**GIVEN PROBLEM:** Copy out the part of the listing that opens with the line containing "An image sized 468×342 pixels is given." and closes with the line containing "13766 millimetres", both lines included. Leave the pictures out of your copy.

**MATERIAL FOR THE TASK:**
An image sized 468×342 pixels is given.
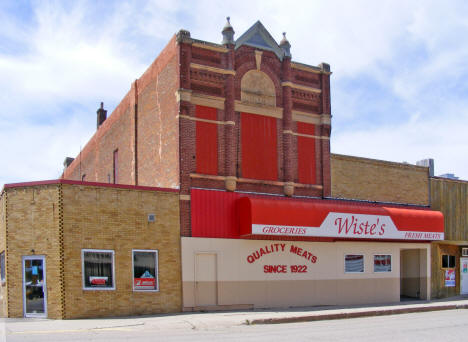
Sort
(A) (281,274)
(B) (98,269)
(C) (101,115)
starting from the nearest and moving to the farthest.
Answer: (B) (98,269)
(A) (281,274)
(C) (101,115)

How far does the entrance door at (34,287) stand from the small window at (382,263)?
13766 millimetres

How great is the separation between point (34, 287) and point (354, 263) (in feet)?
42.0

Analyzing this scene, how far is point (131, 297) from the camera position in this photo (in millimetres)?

--

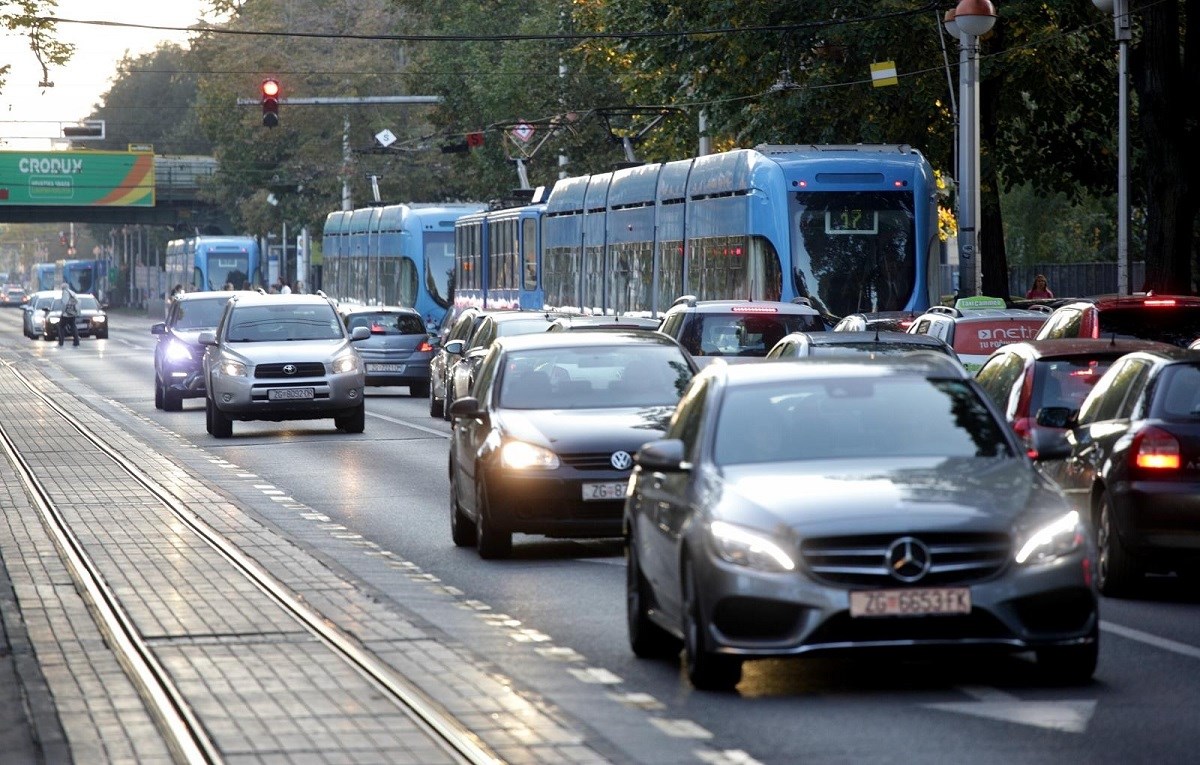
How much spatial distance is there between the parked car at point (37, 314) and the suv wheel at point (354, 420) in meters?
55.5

* * *

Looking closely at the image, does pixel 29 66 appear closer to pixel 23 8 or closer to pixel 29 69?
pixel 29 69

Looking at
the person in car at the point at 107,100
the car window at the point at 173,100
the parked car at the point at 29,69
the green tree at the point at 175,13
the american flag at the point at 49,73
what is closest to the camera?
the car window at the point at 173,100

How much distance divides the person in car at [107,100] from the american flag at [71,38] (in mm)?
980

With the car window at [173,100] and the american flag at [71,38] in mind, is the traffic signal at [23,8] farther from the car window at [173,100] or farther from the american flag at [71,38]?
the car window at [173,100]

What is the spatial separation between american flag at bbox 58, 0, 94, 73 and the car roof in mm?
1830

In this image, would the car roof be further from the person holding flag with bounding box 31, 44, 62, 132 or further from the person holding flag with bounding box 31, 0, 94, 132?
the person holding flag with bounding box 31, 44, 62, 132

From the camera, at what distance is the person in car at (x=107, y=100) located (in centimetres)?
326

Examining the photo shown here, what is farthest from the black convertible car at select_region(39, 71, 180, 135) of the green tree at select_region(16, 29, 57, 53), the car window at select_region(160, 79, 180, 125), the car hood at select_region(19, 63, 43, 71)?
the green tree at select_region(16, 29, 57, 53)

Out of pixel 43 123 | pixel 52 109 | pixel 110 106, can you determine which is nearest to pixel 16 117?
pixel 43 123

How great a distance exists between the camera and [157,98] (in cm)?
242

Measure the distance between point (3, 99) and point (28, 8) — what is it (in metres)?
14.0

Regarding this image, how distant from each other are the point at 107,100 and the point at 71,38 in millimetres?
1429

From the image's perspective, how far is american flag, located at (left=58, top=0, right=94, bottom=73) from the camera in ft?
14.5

**FINAL RESULT:**
An image sized 468×342 pixels is given.
Sort
(A) (281,274)
(B) (98,269)
(C) (101,115)
starting from the nearest and moving to the farthest.
Answer: (B) (98,269)
(A) (281,274)
(C) (101,115)

How far does the entrance door at (34,287) stand from the small window at (382,263)?
13766 millimetres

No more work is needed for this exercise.